Para guru juga perlu dimotivasi supaya punya minat baca dan tidak hanya hebat memotivasi anak didik, tapi mereka sendiri perlu memotivasi diri untuk membaca buku dan mengupdate diri sampai kepada kekinian.
Sebenarnya melalui dinas pendidikan langkah menaikkan minat baca para guru bisa dibentuk. Katakan saja setiap guru tidak ada istilah ada kenaikan pangkat otomatis.
Hal yang penting adalah perlu ujian kompetensi guru. Dalam hal ini, dinas pendidikan dan kebudayaan perlu merencanakan standar kemampuan guru berupa program baca untuk para guru.
Para guru perlu membaca literatur yang wajib dibaca. Bagaimana tahu bahwa para guru itu rajin membaca? Ya pada momen ujian kompetensi itu, soal ujian  tentu saja datang dari buku-buku yang wajib dibaca oleh para guru.
Dengan cara itu, otomatis bahwa para guru mesti membaca buku-buku itu.

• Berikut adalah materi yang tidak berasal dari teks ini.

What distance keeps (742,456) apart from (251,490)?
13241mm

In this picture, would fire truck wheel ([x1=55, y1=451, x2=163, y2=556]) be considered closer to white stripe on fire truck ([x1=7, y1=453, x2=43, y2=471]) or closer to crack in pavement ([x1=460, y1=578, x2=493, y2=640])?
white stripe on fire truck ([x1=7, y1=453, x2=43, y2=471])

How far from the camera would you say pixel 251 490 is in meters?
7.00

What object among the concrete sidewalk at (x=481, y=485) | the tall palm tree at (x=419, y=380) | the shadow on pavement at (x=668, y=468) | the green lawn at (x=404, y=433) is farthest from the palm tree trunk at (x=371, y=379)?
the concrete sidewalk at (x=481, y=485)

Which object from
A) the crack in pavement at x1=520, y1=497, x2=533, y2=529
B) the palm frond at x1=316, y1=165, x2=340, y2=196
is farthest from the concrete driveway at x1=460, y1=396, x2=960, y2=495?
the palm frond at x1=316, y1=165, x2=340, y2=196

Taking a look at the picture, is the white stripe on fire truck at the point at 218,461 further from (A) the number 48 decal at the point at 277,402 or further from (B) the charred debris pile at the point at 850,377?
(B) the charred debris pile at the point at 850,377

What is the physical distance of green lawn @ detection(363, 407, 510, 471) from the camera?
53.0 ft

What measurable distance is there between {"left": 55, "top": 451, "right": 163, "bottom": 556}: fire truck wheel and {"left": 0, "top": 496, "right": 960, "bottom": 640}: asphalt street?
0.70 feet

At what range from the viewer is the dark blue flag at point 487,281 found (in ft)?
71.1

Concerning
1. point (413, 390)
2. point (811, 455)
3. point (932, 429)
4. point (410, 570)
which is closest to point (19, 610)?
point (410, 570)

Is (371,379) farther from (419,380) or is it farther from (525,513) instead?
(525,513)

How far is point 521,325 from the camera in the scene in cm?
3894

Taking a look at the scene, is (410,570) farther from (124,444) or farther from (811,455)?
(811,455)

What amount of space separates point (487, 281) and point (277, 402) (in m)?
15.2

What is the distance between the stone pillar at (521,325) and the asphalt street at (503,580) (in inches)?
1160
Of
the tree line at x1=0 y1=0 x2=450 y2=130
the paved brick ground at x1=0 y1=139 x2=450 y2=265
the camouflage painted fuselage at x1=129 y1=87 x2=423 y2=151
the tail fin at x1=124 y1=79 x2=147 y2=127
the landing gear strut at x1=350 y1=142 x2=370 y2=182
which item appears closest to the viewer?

Karena tanpa membaca literatur itu mustahil bisa lulus dalam ujian kompetensi.
Nah, ini hanya merupakan satu strategi supaya para guru juga punya minat baca buku. Soalnya terkesan, semakin ke desa, semakin jauh kehidupan para guru dengan kebiasaan membaca buku.
Pengalaman pertama belajar membaca buku pada tahun 1999-2000
Pada tahun 1999 ketika berada pada proses formasi khusus selama dua tahun, kami diwajibkan membaca 65 buku. Pertama kali mendengar penegasan dari sang magister pada masa itu, jantung saya langsung berdebar.
Pasalnya, sejak SD sampai SMA, saya belum terbiasa membaca buku. Bagaimana saya bisa membaca 65 buku itu, ditambah dengan tuntutan lainnya bahwa selama dua tahun harus membaca Kitab Suci dari Kitab Kejadian sampai Kitab Wahyu.
Oleh karena tuntutan yang mau tidak mau harus dipenuhi supaya ada kelanjutan proses formasi ke jenjang yang lebih tinggi, maka dalam waktu dua tahun saya bisa menyelesaikan itu semua dengan baik.
Saya masih ingat, ada satu buku terjemahan yang sangat tebal hampir 1000 halaman yaitu buku Wajah Tersembunyi dari Santa Theresia dari Lisieux.